Tom Hayes and Carlo Palombo, the two City traders whose convictions for manipulating a key benchmark interest rate were quashed on Wednesday by the supreme court, were made “scapegoats for the sins that led to the financial crisis”, says Sir David Davis, the campaigning MP. It is impossible to disagree. And Davis is right that this “major scandal” ought to prompt questions about how the traders’ cases were prosecuted by the Serious Fraud Office and why it took so long for their convictions to be overturned.
There has been a weirdness about these cases from day one. Hayes, a former UBS and Citigroup trader, was sentenced to 14 years in prison for conspiracy to defraud, the sort of sentence you might get for armed robbery. Hayes’s alleged crime was the rather more technical one of encouraging his employer to make a dishonest submission in answer to this question: “At what rate could the bank borrow funds by asking for and accepting inter-bank offers in a reasonable market size just prior to 11am?”
Welcome to the world of Libor, or London inter-bank offered rate. The benchmark is now discontinued but it was used to reflect the rates at which banks could borrow from each other. A panel of 16 banks made submissions and an average was taken to set the benchmark daily. It exploded into public prominence during the financial crisis because the health of banks – as judged by their willingness to lend to each other – became a matter of huge public concern.
As banks coughed up huge sums in settlements with regulators for Libor-rigging, as it became known, there was political appetite for prosecutions of individuals. Manipulating Libor came to be seen as the epitome of banks’ and bankers’ deviousness, even though, in truth, the benchmark had little to do with the source of the financial crisis – and even though individual traders tended to protest that their behaviour was well known to their bosses.
But it must have seemed an easy thing to prosecute, not least because Hayes himself had admitted to the SFO over 80 hours of interviews that he had tried to influence Libor submitters to put forward numbers that would advantage his trading positions.
The problem was the direction given to the jury in his trial. This is the critical passage in the supreme court ruling: “It was wrong for the judge to direct the jury that, if the submitter took any account of the commercial interests of the bank or a trader, the rate submitted was for that reason not a genuine or honest answer to the question posed by the [Libor] definitions as a matter of law.” Palombo’s trial was compromised similarly.
The supreme court still said there was “ample evidence” that could have led the jury to a guilty verdict for Hayes. But – critically – the judge’s errors in direction “were sufficiently material to make the conviction unsafe”.
The troubling aspect is that Hayes’s lawyers have been making the central point about misdirection for years. The court of appeal, however, dismissed appeals twice. The case made it to the supreme court only after US courts in 2022 decided two other Libor cases differently, saying there was “no prohibition” on taking commercial considerations into account when making submissions. Charges against Hayes were dropped in the US. As Davis said at the time, the UK became “an outlier”.

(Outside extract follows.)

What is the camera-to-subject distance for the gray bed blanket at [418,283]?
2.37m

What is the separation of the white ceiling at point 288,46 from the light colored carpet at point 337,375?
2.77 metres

Seven other Libor convictions in the UK now look likely to be challenged. If they, too, are overthrown little will be left of the SFO’s post-financial crisis pursuit of traders. Davis referred to what he called a “scapegoating exercise” that happened as a result of alleged collusion between the banks and government agencies, including the SFO and the Financial Conduct Authority. There has always been a whiff here of the authorities going after relatively lowly, if well-remunerated, traders such as Hayes and Palombo to satisfy a political wish for scalps.
Hayes’s legal team called for a public inquiry and for the SFO, which has powers to act as both investigator and prosecutor, to be abolished. One suspects neither will happen, although the former would add greatly to public understanding of what happened during the financial crisis. But one hopes that this prod will be acted upon because it came from the supreme court itself: “The history of these two cases raises concerns about the effectiveness of the criminal appeal system in England and Wales in confronting legal error.” You bet it does.